その隙を逃さず、光剣型が追撃しようとする。
そこへジャックが駆けつけて、低空飛行するように低く跳躍。そのまま右足を突き出して、光剣型の足を狙う、飛び込むようなスライディングキックを繰り出した。
「やらせねーぜ!」
……が、しかし。
ジャックのスライディングは、光剣型に命中する前に、何やら硬い物に当たって止まる。
スライディングを止めたのは、グラウンド・ゼロが隆起させた岩盤だった。小さく隆起させられた分厚い板のような岩が、ジャックの足裏に当たっていた。
「あー、やべ……」
結果としてジャックは、光剣型のすぐ側で、仰向けに倒れて隙を晒すという最悪の事態に陥ってしまう。
そして、グラウンド・ゼロがジャックを止めると分かっていたように、光剣型は瞬時に動いた。まずはマードックの顎下にサマーソルトキックを喰らわせ、そのままジャックを止めた小さい岩盤を飛び越え、着地と同時にジャックの腹部を思い切り踏みつける。
「ぬぐっ……!」
「げほッ……!?」
腹筋を踏みつけられ、脊髄まで響くほどの衝撃が奔る。
ジャックの背中の下の地面がひび割れ、ジャック自身も多量の吐血。
「ジャック!」
コーネリアスが右腕の義手のトラクタービームを起動し、ジャックの義手部分を引きずって光剣型から引き離そうとする。
しかし光剣型は、コーネリアスが発したトラクタービームを光剣で切り裂き、打ち消してしまった。
ならばとコーネリアスは左手のショットガンで光剣型を射撃するが、これは自慢の光剣で弾かれる。

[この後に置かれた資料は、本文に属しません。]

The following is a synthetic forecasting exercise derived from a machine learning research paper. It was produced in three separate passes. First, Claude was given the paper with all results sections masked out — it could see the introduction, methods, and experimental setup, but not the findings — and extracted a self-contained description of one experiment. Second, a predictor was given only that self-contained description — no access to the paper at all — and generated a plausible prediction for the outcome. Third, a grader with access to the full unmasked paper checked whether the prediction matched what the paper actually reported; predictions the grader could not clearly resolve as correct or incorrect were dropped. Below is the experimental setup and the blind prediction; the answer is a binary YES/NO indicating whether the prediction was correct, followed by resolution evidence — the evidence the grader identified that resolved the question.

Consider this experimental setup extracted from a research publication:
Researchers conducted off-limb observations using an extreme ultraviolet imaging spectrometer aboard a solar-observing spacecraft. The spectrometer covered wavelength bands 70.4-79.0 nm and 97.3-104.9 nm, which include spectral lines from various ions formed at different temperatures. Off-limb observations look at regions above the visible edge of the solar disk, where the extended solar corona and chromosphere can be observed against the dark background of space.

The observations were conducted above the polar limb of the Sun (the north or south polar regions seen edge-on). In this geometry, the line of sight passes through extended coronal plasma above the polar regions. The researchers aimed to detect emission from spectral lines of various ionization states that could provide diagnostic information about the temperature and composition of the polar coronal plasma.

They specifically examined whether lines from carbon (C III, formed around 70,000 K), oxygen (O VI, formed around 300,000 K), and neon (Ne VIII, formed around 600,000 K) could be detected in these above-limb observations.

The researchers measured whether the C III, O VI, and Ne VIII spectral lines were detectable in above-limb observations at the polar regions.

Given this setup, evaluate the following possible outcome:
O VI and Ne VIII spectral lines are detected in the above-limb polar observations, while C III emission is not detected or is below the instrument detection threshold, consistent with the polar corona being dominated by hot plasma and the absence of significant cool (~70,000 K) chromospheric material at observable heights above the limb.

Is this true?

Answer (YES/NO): NO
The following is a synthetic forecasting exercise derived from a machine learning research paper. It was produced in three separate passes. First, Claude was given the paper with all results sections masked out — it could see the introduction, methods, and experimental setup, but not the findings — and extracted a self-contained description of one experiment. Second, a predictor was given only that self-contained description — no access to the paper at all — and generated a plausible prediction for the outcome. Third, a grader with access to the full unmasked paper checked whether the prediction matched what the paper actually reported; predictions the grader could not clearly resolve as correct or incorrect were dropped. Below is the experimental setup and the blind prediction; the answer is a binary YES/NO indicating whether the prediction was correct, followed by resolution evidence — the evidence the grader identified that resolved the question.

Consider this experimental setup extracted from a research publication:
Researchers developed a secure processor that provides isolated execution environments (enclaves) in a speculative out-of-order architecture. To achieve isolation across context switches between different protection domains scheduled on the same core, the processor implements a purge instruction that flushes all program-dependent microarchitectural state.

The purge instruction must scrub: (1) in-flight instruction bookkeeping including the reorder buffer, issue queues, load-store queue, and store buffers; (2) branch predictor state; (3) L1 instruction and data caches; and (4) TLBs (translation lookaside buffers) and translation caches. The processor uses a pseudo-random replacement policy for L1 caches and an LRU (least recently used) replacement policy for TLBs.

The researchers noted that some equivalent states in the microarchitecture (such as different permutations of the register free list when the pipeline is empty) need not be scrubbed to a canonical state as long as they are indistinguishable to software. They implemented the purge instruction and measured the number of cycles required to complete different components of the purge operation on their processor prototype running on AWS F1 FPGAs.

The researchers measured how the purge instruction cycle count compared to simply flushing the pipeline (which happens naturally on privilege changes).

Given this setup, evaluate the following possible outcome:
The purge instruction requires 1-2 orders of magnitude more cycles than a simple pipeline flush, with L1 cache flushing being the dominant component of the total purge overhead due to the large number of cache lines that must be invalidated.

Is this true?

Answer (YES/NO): NO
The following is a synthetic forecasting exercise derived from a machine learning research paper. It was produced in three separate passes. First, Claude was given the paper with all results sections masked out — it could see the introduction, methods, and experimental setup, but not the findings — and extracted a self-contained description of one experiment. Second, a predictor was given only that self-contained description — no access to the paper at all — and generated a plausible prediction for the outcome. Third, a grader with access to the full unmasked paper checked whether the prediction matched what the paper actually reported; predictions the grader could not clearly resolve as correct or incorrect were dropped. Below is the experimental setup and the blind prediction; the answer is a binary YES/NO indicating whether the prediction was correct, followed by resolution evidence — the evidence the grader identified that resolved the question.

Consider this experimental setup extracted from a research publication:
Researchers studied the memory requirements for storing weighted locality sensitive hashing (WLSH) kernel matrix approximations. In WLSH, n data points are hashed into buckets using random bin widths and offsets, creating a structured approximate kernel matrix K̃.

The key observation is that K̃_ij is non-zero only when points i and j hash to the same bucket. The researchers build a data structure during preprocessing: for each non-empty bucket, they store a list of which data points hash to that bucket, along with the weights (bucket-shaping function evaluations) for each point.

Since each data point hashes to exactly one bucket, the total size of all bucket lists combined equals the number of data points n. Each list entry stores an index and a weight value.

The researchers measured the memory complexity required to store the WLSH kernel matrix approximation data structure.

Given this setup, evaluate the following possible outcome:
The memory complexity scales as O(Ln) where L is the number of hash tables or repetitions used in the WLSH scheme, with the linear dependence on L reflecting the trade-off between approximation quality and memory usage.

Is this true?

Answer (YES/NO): NO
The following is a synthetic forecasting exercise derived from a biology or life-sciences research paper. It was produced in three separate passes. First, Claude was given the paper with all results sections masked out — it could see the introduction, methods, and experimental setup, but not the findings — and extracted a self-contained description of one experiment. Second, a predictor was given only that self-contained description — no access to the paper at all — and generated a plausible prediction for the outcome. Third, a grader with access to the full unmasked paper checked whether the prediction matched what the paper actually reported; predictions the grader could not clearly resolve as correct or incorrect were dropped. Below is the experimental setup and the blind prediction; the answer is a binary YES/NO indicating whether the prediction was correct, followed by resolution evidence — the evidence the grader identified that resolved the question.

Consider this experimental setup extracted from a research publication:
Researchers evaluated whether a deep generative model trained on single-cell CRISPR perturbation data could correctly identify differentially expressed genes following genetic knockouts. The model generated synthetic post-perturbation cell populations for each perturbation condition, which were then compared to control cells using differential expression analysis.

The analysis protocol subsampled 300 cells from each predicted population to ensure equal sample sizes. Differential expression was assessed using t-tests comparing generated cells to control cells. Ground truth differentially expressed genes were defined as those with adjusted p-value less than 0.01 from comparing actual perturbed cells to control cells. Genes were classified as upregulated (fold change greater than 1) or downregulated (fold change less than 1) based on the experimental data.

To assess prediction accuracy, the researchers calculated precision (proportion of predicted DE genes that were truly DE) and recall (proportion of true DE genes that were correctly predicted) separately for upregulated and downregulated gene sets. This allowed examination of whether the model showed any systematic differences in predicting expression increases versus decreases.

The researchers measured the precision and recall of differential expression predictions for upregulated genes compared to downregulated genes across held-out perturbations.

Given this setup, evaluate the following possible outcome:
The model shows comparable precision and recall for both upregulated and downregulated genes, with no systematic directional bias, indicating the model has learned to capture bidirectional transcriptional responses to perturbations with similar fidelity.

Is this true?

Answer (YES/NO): NO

さらに、コーネリアスの目の前の地面が隆起し、彼の射線を遮ってしまう。またしてもグラウンド・ゼロの妨害だ。
「おのレ……!」
コーネリアスは攻撃を止められ、マードックも体勢を崩されている。
光剣型を止められる者が、誰もいない。
このままではジャックが危ない。
「標的、排除」
「あ、終わったわこりゃ」
光剣型が剣を逆手に握り、足元のジャックに切っ先を振り下ろした。
しかし、その時だった。
ここでレイカが瞑想を終え、ものすごいスピードで光剣型に肉薄。
彼女の義足の性能があってこその速度だ。
光剣型に接近したレイカは、すでに居合の構えを取っている。
そして、ジャックに振り下ろされようとしていた光剣を狙って、刀を抜き放った。
「超電磁居合抜刀!!」
強烈な一撃で光剣を弾かれ、光剣型自身の体勢も崩れる。
だが光剣型もすぐに体勢を整え、レイカの反撃に備えて構える。
その光剣型の背後に、アカネが回り込んできた。
レイカは光剣型の目の前にいるのに、アカネの姿が光剣型の背後に。
光剣型も驚愕したのか、とっさにアカネの方を振り向いた。
「しゃあああッ!!」
素早く三連斬りを繰り出すアカネ。
光剣型は二本の光剣を構え、彼女の斬撃を防御。
その隙にレイカが光剣型との間合いを詰め、彼の脇をすれ違うように斬りつける。
「やぁっ!!」
光剣型もすぐさまレイカの方を振り向きつつ、光剣も振るって回転斬りを繰り出したが、レイカはうまく光剣の下をくぐり抜けて、光剣型のわき腹を深く斬りつけることに成功した。
「被弾……」
これまで無機質だった光剣型の声に、若干の焦りが含まれているように聞こえた。
光剣型は大きく飛び退き、レイカたちから距離を取る。
彼の足元にいたジャックも解放され、腹部を押さえながら身を起こす。
「助かったぜレイカ……と、アカネ……なんだよな? オマエら、なんで二人同時に出てきて……」
ジャックからそう尋ねられたレイカとアカネは、ジャックの方を見ながら同時に微笑んだ。レイカはニコリとお淑やかに。アカネはニヤリと野性的に。